Start of Excerpt to read
BIG LAKE, Minn. – Two dozen firefighters from three Minnesota volunteer departments received special safety training on Thursday from the BNSF railroad. The session was designed to familiarize the firefighters with the equipment on rail tanker cars and how to handle them in an emergency.
Derek Lampkin, BNSF Safety Instructor, demonstrated valves and hatches removed from actual trains and set up in a bay of the Big Lake Fire Department. Volunteers from Big Lake, Monticello and St. Michael attended.
"Pretend we are on top of a rail car right here," said Lampkin, pulling open a man-hole sized black hatch. "What they have is a 'man way' gasket, a soft gasket that will go here or they will have a hard gasket up top right here."
Lampkin moved to another piece of equipment, this one gray, to demonstrate the appearance of a chlorine tank car. He explained that the arrangement of valves inside the outer housing may vary since the cars are owned, mainly by shippers, not the railroad.
End of Excerpt to read
Start of Rows
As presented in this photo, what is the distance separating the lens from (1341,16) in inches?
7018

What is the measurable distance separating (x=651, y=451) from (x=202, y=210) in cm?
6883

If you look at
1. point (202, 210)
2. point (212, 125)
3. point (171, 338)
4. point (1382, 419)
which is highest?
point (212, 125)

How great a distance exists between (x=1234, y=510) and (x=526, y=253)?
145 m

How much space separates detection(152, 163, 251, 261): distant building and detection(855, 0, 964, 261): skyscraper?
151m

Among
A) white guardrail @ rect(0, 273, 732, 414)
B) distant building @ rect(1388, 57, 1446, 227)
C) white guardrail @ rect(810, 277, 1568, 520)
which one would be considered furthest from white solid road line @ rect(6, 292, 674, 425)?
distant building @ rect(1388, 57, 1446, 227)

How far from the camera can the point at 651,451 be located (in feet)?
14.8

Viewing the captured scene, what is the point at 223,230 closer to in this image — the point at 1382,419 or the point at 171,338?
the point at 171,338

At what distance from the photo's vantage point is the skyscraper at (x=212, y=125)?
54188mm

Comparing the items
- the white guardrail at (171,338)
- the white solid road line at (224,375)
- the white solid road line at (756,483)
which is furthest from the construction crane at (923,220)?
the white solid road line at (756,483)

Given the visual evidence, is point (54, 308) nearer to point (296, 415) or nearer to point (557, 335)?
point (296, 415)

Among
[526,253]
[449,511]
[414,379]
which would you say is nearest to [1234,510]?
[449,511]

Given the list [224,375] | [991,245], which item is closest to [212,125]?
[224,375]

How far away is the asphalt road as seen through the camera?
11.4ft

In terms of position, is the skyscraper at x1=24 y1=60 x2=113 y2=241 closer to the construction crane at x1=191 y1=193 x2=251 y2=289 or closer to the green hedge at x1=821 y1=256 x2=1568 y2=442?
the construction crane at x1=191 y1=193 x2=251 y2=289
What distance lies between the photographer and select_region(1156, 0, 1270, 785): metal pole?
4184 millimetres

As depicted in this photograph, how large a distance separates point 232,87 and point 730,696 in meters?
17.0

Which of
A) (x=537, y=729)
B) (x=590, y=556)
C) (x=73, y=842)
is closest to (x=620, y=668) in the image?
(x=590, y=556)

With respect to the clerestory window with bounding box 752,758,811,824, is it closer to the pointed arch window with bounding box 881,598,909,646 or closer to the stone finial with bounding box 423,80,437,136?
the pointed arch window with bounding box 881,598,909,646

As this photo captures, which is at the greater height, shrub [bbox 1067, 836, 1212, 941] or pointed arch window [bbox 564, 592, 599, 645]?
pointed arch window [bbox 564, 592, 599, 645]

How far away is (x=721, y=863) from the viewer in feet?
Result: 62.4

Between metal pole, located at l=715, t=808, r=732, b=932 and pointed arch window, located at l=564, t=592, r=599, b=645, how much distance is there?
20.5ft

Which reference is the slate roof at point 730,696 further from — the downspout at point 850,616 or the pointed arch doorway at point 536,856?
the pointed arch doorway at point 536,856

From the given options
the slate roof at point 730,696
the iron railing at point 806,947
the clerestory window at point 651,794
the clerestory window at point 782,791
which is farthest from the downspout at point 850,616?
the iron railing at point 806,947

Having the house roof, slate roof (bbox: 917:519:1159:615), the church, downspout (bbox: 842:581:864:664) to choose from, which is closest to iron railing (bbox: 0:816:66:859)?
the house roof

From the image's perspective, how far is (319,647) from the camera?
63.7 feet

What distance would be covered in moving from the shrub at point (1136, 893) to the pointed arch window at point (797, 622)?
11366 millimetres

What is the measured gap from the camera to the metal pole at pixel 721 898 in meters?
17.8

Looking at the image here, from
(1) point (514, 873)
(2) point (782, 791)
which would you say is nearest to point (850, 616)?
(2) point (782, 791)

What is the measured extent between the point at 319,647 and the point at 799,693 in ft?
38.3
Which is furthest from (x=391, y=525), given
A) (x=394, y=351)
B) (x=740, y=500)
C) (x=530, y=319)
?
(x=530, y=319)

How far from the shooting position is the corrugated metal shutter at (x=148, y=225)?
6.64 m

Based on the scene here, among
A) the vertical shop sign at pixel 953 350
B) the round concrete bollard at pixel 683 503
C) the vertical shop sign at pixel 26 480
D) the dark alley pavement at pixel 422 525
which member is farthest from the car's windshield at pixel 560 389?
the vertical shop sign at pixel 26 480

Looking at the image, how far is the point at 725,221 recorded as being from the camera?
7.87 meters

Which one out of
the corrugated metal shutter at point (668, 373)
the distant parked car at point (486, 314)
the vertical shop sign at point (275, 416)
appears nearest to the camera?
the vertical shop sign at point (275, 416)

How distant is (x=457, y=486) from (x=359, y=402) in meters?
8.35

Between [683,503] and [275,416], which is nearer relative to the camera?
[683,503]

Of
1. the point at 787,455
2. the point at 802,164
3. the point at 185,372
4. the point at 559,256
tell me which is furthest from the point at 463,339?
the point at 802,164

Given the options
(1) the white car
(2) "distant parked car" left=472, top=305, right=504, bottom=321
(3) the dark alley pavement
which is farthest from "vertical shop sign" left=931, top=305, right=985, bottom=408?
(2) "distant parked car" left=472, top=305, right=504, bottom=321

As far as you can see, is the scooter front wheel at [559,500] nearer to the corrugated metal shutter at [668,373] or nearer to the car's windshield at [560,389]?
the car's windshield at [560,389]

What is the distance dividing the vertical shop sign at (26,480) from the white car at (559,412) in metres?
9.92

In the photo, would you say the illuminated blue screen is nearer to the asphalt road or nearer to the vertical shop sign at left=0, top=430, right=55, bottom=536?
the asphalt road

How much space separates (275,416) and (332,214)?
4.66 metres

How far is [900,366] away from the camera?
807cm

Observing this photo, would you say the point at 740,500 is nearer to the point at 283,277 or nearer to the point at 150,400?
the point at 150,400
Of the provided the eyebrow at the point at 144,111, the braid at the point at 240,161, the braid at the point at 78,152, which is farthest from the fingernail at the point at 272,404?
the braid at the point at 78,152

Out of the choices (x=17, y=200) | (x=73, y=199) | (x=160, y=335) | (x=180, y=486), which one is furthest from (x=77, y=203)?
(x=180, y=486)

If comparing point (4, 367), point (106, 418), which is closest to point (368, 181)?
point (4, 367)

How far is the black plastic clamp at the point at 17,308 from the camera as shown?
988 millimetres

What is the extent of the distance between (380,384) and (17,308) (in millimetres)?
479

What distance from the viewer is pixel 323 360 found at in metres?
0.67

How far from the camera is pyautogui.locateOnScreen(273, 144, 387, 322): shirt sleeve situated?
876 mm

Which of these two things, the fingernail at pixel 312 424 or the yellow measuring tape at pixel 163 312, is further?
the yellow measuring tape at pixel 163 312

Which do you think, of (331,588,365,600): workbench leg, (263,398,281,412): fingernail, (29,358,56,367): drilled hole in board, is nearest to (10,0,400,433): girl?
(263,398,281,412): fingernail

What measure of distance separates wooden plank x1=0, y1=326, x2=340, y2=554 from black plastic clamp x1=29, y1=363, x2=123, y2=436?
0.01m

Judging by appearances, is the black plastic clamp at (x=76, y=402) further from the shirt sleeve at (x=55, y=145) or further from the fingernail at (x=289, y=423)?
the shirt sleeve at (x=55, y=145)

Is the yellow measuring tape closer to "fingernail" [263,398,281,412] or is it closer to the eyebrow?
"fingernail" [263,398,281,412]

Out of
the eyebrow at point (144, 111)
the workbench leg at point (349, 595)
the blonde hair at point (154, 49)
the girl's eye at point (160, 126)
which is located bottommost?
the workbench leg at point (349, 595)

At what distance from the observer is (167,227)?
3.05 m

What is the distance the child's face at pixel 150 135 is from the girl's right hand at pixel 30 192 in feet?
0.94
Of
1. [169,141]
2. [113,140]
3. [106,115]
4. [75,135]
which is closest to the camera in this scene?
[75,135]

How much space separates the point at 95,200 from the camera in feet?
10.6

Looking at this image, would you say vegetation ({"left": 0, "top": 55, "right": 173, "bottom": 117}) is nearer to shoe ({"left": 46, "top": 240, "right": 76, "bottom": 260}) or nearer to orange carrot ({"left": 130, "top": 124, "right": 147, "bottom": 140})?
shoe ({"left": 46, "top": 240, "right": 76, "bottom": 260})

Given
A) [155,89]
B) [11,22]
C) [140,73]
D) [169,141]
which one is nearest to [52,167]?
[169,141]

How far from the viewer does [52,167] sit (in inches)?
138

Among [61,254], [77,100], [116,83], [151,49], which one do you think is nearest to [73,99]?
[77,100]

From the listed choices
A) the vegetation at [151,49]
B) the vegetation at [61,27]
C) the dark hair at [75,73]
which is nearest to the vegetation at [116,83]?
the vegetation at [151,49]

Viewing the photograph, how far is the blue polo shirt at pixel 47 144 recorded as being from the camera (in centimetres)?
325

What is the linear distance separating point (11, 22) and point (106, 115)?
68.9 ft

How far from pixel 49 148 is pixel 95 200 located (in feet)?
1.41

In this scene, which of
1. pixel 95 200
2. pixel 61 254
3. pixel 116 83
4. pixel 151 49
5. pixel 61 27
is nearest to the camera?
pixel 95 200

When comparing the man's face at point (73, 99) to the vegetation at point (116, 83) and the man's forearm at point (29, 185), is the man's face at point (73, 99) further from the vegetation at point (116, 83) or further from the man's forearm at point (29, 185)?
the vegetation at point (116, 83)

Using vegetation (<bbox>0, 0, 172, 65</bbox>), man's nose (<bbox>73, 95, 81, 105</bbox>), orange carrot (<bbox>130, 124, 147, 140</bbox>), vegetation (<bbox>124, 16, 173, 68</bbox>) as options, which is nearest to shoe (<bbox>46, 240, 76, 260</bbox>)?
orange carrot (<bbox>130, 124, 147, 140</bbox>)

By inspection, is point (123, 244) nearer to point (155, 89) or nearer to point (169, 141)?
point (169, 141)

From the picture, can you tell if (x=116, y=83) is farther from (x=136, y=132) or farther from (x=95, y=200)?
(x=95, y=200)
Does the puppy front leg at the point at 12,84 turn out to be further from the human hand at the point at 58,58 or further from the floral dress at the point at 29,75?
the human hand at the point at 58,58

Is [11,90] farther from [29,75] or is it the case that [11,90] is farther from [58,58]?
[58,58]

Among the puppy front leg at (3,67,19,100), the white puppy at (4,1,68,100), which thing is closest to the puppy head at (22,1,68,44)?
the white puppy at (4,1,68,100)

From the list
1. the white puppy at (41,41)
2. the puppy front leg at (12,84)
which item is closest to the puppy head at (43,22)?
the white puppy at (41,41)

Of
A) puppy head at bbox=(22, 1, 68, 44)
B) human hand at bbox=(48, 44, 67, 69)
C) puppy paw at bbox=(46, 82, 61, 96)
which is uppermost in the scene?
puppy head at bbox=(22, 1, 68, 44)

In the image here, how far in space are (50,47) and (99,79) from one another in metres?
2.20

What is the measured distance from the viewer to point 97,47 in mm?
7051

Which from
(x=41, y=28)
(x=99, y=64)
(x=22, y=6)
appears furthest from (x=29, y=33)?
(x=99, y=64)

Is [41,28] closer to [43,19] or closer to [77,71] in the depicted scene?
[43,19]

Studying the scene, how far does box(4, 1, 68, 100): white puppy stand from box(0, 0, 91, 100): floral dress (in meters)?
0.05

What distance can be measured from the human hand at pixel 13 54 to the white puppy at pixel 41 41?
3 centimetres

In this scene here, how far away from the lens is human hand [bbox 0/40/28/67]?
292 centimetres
End of Rows
_Goals_
1: Shorten the paragraph of the rail safety training article that begins "Lampkin moved to another piece of equipment," keeping its main facts.
2: Write the next part of the rail safety training article, starting after its final sentence.
These lines have no connection to the rail safety training article.

_Answers to the exercise_
1: Lampkin then used a gray piece of equipment to show what a chlorine tank car looks like. He noted that the valve layout inside the outer housing can vary because the cars are mostly owned by shippers, not the railroad.

2:
He said the equipment they were seeing was "old school, DOT 111" style tank cars and he mentioned that BNSF is in the process of obtaining 5,000 newer "1232" style tank cars, which are double-hulled and have more protective housing to cushion controlling valves in the event of a rollover accident.
Lampkin explained that a tank car with a leak may have a bad or missing gasket. He carefully used a dozen pieces of equipment to demonstrate how valves can be opened or closed and how conditions can be measured.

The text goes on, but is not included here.